I saw this poster being presented at a recent GS-FLX user’s group meeting in London. I got the impression that 454 Branford had primarily implemented this technology in order to scale up their sample throughput.

Using the Covaris for shearing DNA has both advantages and disadvantages.

On the plus side you can massively reduce the amount of input DNA, we’ve made shotgun libraries using 500 ng of DNA. On the down side however it’s not as reproducible as using nebulisation.

The attached are screenshots of Agilent traces (without SPRI bead clean up) where the following settings have been used:
Duty cycle = 20%
Intensity = 3
Cycle burst = 200
Time = 45 seconds.

Peak on 1 is at around 640 bp and about 100 bases lover on 2.

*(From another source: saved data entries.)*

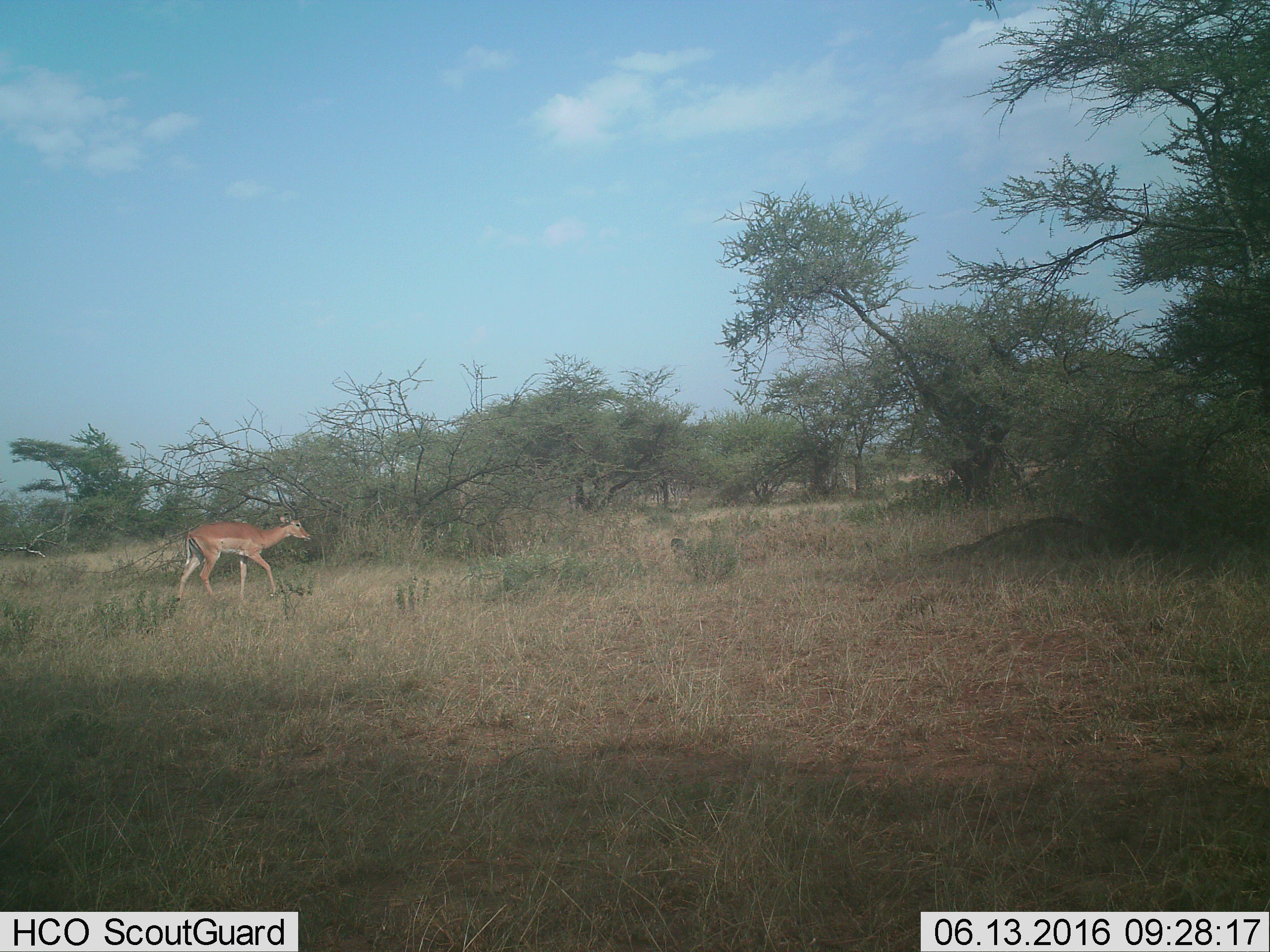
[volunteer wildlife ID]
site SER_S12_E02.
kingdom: Animalia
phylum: Chordata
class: Mammalia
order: Artiodactyla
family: Bovidae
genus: Aepyceros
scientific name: Aepyceros melampus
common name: impala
Impala (Aepyceros melampus), count 1. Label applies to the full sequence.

Both samples contain 5 ug of DNA in 100 ul of TE. The smaller sized tube was used (max capacity 130 ul) with the fiber in place. It’s also important to use the metal crimped cap as lots of the energy is lost using the plastic ones.

As things stand I wouldn't recommend switching all DNA shearing over to this system but it can be very useful when less starting material is available.

The graphs seem to indicate that there may be a sample viscosity issue and you might want to try some of the following ideas,
-What is the mass of DNA, if it is more than 3ug it is worth trying a "pre-conditioning step"
Simply raise waterbath to 20degC and run a short "blast" 5 secs, (20% duty cycle, level 5 intensity, 200 cycles per burst) prior to the desired fragmentation dose. Up to 20ug/100ul have been run under these conditions.